You may have noticed a pattern emerging in our speculations on key SaaS metrics—and, yes, like all the rest, there’s a serious tendency among SaaS companies to calculate their retention rates incorrectly, too. Both user and MRR retention need to be calculated in tandem, so you can account for both the effects of your product, marketing, customer service, and pricing and the likelihood of sustaining profitability.
You might not be taking care to differentiate between customer life-cycle stages when calculating retention rate, either, or between the plans your customers are on. In short, there’s a lot that can go wrong with your retention-rate calculations.
3 tools that help SaaS businesses grow
Now that we have a pretty solid understanding of the SaaS business model, you might already have started wondering what’s available to allow your business to get the best of the competition and really start to grow. We’ve got a few tools here at Paddle that can really help young SaaS companies grow.
Billing software
The SaaS business model is based on recurring billing, so you won't get very far without a decent recurring billing tool. There are a variety of solutions for managing subscriptions and recurring billing out there, but in many cases, you'll need to integrate these tools with a broader payments stack to manage payments and revenue. This can get messy fast. Or you can take an all-in-one approach and use a merchant of record.
Analytics
As we saw above, your grasp on your data informs your success as a SaaS company: a well-organized, powerful analytics solution can make all the difference. Continued insight into the drivers behind your growth is fundamental for success in the SaaS business model: which customer segments are driving and detracting from subscription growth, which features in your product command the highest willingness to pay among your customer base, which features are leaving customers at more persistent risk of churn.
Retention software
For all their importance when gauging the health of your SaaS business, churn and retention rates are seldom completely understood by young companies. Identifying customer cohorts and tracking revenue retention, MRR churn, and delinquent churn can be difficult to do without resorting to a plethora of spreadsheets. Tools that aid your retention rates and help drive down churn, while minimizing the chances of human error or misreporting, are vital.

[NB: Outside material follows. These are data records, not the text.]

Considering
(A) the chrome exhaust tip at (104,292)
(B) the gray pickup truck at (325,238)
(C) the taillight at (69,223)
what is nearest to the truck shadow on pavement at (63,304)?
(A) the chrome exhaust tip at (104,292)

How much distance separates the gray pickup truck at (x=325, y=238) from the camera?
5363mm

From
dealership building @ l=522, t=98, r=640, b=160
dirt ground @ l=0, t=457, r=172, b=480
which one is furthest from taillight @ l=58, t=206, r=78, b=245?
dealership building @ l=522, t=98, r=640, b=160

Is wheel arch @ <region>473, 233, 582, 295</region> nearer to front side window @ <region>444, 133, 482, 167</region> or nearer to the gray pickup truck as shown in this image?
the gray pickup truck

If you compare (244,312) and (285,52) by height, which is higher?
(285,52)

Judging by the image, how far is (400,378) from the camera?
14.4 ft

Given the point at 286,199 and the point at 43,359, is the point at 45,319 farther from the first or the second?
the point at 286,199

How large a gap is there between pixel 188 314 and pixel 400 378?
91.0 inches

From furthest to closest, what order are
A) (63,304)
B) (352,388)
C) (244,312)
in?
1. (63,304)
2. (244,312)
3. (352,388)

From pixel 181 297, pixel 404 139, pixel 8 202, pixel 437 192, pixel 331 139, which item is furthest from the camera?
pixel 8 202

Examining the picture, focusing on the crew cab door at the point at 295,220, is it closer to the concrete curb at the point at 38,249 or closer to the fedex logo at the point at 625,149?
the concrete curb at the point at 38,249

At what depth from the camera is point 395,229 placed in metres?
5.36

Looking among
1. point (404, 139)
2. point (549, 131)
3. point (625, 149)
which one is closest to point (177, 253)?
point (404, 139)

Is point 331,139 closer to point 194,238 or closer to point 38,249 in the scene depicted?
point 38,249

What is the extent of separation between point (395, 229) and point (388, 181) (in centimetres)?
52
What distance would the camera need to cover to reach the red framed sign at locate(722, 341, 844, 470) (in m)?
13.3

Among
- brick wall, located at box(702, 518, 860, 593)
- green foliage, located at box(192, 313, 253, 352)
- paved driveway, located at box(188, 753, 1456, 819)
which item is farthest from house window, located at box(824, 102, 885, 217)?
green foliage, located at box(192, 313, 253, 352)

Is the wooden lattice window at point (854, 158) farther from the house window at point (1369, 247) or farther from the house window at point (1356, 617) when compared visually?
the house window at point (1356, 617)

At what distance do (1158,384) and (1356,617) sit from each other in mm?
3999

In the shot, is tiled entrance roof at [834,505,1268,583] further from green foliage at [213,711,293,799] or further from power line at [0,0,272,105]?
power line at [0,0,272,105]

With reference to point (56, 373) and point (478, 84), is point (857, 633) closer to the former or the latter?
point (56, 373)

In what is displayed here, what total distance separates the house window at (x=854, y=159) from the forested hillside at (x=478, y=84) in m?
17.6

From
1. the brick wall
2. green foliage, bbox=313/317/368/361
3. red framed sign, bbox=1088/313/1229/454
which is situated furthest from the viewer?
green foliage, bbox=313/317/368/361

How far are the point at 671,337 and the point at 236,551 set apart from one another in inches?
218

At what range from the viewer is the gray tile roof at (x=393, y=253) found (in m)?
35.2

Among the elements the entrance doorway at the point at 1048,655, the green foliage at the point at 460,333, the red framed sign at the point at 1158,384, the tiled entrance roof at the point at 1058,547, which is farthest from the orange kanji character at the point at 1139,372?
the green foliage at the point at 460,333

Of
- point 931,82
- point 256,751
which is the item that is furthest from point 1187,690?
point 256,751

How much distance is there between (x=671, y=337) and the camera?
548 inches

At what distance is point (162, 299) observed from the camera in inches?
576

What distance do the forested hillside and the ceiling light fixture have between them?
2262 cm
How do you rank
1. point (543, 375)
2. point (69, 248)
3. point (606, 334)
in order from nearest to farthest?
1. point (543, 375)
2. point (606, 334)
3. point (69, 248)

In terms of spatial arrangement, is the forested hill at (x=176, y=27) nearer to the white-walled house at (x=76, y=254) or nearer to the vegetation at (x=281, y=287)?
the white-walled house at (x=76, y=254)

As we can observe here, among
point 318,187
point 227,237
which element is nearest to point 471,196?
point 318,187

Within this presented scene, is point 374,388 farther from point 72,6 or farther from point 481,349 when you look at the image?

What’s next for SaaS businesses?
The range of applications in SaaS is virtually limitless, and with the means of fundraising continuing to diversify, it has never been a better time to join the field.
Still, all of the most successful software-as-a-service companies underpin their success by adhering to a few fundamentals in the SaaS business model: a reliance on good statistics and the use of the right tools and solutions. Apply the same principles to your business and you might find yourself heading in the same direction.
SaaS business model FAQs
What is SaaS business model?
SaaS business model is based on selling cloud-based software for a subscription fee. The cloud-based software is usually accessible via mobile, desktop, and web apps, and the subscription fee is usually monthly or annually.
What is SaaS revenue model?
The SaaS revenue model is based on regular and ongoing payments to use software or a different digital product or tool. The payments have a defined period, and the most common two are monthly and annually.
Is Netflix a SaaS?
It may sound unusual initially, but yes, Netflix is indeed a SaaS. Netflix sells the software to stream movies and TV shows, both licensed through distribution deals and produced by Netflix.
What are the benefits of using Saas?
There are many benefits to SaaS software. The biggest include cost-effectivity, scalability, better security, no licensing management, and more scalability.